I didn’t quite understand that the ground truth couldn’t be one-hot encoded, while the output of my network should have switched shape [batch, N_classes, length] instead of [batch, length, N_classes].

But now, say my vector also has a positional encoding, so it is no longer of dimension [batch, length, N_classes] but now [batch, length, N_classes + 4], and can take two positive values (one for N_class, and one for the positional encoding), ex :

``````label = [0,1,0,0,0,...] #shape [1, 1, 21] for a single item and single row
pos = [0, 0, 1, 0] #shape [1, 1, 4] for a single item and single row
final_encoding = torch.cat([label,pos], dim = 2) #shape [1,1,25] for a single item/row
``````

So now, my network predict both the class AND the positional encoding. If I slice my tensor and then run two different CrossEntropyLoss for each of the subtensor, will Autograd still work ?

Best,
Richie

Hi Richie!

Just to be clear, if you want to use pytorch’s `CrossEntropyLoss`, you
have to do it this way.

`CrossEntropyLoss` is written to take as its `target` integer class labels
rather than one-hot-encoded labels and doesn’t have a built-in feature
to use one-hot encoding. Similarly, `CrossEntropyLoss` expects the
second dimension of its `input` to be the class dimension, so that `input`
has shape `[mini_batch, N_classes, d1, d2, ...]`, where `d1`, etc.,
are optional additional dimensions for the “K-dimensional case.”

(That’s just how it works. If you need something else, you would have
to write your own version or write a wrapper for `CrossEntropyLoss`.)

Yes, doing this makes perfect sense.

I don’t understand your use case or your “positional encoding,” so let
me use an artificial example:

Let’s say you have a set of images and each image contains both a
picture of an animal – cat, dog, mouse – and a digit – 0 though 9. You
want your network to classify both at the same time.

The input to your network (not to the loss criterion) is a batch of images
with shape `[mini_batch, height, width]`, and your ground-truth
`labels` have shape `[mini_batch, 2]`. The “animal” labels are
`labels[:, 0]`, a vector of length `mini_batch`, and are integer class
labels with values `0` (cat), `1` (dog), and `2` (mouse). The digit labels
are `labels[:, 1]` (also, of course, of length `mini_batch`) and have
values `0` through `9`.

So far, so good.

Your network architecture is whatever it is – perhaps some initial
convolutional layers because you’re classifying two-dimensional
images – followed by some fully-connected layers. But your final
fully-connected layer should have `nAnimal = 3` plus `nDigit = 10`
output features so that the output of your network (the `input` to your
loss criteria) is a tensor of shape `[mini_batch, nAnimal + nDigit]`.

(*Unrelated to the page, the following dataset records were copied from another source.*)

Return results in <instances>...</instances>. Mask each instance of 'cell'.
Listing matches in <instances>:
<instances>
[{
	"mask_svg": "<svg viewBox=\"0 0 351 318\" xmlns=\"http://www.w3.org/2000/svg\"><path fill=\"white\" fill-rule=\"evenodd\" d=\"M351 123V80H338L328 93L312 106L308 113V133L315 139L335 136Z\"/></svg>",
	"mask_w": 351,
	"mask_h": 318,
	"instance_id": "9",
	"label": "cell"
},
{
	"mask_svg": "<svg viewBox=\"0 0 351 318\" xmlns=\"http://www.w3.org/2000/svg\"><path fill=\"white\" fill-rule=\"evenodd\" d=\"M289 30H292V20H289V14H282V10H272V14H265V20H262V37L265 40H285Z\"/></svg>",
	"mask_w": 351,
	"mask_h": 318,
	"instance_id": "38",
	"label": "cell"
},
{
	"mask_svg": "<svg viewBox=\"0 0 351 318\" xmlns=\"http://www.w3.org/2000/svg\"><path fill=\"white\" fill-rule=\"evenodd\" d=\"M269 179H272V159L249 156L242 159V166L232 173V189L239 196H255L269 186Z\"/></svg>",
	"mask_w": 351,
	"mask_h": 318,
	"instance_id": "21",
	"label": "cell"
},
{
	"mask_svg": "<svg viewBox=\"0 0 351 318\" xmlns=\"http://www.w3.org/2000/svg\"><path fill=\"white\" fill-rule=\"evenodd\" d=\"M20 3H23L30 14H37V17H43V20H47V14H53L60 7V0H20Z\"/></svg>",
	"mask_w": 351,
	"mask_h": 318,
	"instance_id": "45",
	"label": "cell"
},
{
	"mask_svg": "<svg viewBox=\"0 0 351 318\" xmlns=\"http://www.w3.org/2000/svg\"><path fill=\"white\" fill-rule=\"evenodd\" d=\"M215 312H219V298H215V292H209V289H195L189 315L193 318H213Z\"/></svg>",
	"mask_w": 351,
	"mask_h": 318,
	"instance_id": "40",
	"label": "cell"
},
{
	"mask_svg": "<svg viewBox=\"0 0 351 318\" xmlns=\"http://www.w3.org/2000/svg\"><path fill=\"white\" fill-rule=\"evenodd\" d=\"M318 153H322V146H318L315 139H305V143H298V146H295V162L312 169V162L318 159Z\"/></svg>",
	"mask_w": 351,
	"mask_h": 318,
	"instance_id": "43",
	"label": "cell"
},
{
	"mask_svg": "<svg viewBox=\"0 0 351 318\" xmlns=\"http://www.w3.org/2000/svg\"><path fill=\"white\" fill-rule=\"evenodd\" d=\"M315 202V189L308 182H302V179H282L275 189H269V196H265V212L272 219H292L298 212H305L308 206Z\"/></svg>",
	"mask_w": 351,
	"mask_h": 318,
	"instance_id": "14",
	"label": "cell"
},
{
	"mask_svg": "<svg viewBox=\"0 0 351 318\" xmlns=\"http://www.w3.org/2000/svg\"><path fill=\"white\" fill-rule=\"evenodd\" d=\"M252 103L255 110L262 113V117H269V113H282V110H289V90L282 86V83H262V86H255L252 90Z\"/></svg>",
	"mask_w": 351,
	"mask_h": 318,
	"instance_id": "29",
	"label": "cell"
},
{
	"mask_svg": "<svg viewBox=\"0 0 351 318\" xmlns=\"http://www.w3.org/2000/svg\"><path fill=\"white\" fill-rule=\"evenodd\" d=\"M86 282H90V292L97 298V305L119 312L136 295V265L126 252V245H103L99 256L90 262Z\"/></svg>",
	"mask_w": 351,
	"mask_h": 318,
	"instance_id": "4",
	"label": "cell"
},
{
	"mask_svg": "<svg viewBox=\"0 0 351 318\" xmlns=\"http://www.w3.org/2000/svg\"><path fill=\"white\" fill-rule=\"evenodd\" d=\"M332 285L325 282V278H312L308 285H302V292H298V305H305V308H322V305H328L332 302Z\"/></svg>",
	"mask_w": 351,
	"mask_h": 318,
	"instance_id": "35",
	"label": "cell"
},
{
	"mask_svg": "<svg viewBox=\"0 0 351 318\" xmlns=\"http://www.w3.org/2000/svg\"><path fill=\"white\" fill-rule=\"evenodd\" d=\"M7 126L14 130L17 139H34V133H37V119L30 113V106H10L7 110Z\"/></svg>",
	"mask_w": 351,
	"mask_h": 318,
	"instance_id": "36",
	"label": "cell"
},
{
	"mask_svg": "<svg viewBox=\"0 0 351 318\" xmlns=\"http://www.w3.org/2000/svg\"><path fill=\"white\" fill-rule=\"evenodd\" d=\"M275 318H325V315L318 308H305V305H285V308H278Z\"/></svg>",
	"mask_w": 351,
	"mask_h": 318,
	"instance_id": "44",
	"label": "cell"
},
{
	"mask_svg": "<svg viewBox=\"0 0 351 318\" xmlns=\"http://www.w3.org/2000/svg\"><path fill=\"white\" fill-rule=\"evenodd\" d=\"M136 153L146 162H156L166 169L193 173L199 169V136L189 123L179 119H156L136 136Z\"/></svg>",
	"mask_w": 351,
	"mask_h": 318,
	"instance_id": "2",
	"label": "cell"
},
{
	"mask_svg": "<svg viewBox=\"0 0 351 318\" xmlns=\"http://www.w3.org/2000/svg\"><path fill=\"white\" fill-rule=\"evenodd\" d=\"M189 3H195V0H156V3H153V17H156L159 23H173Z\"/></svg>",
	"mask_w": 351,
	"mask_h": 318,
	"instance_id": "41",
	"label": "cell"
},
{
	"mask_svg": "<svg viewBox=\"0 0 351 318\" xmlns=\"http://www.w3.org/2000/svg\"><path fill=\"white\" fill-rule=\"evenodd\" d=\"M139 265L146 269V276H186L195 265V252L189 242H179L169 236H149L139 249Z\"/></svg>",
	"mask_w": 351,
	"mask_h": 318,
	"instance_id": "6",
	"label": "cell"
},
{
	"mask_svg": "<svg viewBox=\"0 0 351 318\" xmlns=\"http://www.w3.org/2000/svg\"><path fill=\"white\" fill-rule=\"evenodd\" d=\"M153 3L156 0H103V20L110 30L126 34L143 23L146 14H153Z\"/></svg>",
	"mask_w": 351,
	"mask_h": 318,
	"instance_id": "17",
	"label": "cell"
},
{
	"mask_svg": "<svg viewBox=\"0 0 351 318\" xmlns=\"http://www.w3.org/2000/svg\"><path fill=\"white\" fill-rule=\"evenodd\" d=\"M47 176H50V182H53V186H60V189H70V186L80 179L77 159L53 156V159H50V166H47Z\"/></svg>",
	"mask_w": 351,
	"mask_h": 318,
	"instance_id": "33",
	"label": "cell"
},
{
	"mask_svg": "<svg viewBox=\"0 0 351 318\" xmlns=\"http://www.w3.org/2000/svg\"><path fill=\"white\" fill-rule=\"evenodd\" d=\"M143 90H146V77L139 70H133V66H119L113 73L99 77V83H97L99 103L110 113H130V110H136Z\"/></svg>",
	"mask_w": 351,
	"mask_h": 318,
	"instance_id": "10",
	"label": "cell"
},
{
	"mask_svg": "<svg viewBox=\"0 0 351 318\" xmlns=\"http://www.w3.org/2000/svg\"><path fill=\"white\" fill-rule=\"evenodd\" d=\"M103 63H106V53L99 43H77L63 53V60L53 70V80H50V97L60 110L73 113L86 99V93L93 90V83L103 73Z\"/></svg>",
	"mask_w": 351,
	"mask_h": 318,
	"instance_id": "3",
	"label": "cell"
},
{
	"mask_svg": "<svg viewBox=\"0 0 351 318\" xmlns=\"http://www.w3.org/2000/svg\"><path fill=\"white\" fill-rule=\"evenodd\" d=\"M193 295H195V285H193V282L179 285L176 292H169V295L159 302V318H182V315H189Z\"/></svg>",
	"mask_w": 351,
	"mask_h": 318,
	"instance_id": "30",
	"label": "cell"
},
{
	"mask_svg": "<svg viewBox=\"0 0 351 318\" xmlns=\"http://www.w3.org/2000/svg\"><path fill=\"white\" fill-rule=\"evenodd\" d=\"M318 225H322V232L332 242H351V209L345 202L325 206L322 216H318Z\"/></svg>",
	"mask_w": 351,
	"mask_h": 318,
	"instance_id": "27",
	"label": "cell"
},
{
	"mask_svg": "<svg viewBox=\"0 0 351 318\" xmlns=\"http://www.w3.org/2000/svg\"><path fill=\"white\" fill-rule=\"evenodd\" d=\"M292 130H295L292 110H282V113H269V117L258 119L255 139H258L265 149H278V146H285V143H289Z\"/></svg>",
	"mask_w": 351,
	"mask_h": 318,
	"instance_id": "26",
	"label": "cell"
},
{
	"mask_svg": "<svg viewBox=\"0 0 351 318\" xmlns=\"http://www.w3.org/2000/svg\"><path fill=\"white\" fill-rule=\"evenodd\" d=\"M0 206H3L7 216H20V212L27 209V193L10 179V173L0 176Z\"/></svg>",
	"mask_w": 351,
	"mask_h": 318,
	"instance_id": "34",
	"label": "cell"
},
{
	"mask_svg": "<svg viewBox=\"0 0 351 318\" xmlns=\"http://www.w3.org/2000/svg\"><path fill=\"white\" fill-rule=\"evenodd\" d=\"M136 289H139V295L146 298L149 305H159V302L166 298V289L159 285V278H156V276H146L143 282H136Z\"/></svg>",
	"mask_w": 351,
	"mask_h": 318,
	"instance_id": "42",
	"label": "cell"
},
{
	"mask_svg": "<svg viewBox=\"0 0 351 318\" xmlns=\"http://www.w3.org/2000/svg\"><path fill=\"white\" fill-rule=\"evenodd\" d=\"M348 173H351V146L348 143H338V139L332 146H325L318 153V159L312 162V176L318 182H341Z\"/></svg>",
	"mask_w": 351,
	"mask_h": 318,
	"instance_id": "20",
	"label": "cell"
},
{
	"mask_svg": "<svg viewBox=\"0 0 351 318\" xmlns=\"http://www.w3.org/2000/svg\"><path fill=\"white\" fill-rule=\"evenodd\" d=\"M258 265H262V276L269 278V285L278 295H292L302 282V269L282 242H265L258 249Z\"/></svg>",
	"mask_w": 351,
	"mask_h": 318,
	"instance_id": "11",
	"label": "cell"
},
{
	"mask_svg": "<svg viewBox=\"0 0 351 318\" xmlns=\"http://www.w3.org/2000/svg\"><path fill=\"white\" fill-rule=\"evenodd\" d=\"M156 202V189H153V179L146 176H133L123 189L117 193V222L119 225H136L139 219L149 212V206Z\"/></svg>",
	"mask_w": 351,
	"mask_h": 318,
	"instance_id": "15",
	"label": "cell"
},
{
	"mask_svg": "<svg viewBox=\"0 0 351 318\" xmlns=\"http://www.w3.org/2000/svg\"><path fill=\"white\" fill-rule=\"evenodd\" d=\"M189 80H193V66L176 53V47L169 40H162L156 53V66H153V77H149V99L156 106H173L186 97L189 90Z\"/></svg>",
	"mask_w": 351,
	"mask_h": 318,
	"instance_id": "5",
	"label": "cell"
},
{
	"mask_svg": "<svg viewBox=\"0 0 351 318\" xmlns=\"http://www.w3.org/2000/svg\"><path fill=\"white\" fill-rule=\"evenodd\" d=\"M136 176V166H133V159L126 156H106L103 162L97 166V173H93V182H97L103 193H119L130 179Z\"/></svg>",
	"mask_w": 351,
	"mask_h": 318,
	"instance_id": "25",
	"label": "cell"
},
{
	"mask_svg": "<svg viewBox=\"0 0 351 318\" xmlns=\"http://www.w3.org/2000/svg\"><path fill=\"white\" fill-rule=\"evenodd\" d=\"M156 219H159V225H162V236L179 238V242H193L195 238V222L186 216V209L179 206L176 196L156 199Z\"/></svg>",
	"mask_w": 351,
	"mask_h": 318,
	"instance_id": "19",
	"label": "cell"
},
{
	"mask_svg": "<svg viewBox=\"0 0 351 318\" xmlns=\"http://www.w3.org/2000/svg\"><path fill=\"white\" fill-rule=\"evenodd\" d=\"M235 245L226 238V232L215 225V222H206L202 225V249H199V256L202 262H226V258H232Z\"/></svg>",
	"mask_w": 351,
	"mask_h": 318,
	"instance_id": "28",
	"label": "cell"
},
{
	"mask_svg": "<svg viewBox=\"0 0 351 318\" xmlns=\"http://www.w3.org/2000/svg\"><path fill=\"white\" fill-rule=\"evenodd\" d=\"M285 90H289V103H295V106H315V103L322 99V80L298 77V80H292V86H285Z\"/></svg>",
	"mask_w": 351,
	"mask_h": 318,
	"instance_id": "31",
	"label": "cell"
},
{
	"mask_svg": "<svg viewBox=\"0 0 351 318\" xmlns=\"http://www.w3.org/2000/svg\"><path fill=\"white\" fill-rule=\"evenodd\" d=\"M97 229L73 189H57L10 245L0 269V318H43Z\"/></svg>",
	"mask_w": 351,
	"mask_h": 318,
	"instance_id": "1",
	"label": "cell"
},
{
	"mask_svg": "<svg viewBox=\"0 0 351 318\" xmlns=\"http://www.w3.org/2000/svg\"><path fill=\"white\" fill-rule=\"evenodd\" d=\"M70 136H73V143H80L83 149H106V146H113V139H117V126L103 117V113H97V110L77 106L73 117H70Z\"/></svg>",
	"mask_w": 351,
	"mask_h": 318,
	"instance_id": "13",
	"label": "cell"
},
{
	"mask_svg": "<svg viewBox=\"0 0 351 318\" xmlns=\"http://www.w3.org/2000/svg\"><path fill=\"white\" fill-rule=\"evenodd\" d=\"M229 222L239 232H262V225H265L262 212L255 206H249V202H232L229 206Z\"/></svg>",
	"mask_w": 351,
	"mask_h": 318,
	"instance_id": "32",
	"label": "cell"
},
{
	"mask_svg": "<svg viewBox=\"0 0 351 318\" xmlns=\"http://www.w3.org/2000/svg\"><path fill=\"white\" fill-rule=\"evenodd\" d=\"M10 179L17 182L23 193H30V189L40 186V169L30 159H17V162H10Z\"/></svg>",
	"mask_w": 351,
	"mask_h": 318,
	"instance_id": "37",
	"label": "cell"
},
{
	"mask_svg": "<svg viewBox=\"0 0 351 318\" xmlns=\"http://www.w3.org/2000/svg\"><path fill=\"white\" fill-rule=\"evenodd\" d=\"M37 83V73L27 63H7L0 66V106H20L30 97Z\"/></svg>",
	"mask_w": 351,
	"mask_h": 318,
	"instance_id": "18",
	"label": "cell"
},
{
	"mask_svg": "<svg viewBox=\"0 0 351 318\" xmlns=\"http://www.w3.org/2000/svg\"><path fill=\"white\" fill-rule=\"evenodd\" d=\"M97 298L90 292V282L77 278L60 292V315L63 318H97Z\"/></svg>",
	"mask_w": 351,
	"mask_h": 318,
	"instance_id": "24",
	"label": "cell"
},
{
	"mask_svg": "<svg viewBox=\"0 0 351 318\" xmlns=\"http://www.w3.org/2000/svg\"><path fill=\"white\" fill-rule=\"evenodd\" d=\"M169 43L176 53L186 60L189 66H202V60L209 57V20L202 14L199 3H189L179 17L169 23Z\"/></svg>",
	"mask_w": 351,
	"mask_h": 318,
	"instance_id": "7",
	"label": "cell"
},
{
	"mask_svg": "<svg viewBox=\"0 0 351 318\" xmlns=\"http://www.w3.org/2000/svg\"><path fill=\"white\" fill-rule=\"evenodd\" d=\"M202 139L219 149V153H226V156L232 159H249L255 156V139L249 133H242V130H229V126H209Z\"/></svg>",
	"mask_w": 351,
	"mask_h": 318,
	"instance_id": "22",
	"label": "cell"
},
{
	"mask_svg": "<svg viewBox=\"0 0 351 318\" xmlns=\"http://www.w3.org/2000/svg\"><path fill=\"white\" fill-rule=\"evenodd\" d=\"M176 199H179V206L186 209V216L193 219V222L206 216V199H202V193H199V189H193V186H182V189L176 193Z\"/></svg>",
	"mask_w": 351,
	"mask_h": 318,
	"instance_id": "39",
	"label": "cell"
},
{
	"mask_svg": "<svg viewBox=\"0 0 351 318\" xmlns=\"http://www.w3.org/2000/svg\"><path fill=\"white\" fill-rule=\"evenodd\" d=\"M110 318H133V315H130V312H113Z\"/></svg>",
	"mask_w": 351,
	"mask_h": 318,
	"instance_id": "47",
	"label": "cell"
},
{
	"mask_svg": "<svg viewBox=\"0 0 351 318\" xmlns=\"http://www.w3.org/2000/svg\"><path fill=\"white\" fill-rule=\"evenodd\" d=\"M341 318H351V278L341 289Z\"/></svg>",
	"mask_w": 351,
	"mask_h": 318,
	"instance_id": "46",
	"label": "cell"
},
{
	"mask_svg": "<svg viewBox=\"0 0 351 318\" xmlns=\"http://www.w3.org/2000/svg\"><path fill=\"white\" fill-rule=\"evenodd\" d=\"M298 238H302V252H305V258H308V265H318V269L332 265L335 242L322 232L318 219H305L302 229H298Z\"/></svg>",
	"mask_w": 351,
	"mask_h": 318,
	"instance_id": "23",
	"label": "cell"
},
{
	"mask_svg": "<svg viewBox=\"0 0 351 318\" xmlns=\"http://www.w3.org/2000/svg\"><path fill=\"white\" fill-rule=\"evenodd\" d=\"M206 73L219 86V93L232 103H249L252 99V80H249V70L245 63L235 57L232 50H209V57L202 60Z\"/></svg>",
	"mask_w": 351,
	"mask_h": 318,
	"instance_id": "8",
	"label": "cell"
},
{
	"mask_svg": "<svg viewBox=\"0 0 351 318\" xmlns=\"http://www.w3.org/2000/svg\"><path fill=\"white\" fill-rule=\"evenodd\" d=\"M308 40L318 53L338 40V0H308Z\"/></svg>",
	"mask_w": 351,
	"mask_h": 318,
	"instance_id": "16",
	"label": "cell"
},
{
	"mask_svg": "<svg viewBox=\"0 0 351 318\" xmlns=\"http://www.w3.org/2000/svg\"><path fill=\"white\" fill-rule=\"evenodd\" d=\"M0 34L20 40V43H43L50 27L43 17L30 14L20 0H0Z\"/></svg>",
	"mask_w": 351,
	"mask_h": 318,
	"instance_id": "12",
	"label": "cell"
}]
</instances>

Now you slice `input` and `labels` and apply `CrossEntropyLoss` twice:

``````lossAnimal = torch.nn.CrossEntropyLoss() (input[:, :nAnimal], target[:, 0])
lossDigit = torch.nn.CrossEntropyLoss() (input[:, nAnimal:], target[:, 1])
lossTotal = lossAnimal + lossDigit
lossTotal.backward()
``````

It’s fully legitimate to build your total loss out of multiple losses – in this
case two cross-entropy losses – and it will work just fine with autograd.

As you train your network by backpropagating `totalLoss`, your network,
and, in particular, your final fully-connected layer, will 'learn" that the first
`nAnimal` output features of the final layer are the predicted raw-score
logits for the animal in the image, and that the remaining `nDigit` output
features are the predicted logits for the digit in the image.

Best.

K. Frank

1 Like

Ah, thank you very much for the example, it is much clearer now. Because in my head, I was stuck with doing Softmax as the activation of my last layer (instead of leaving it as the logits) and absolutely wanted my network to apply the softmax and thus couldn’t do two labels at the same time given the dimension of the last layer.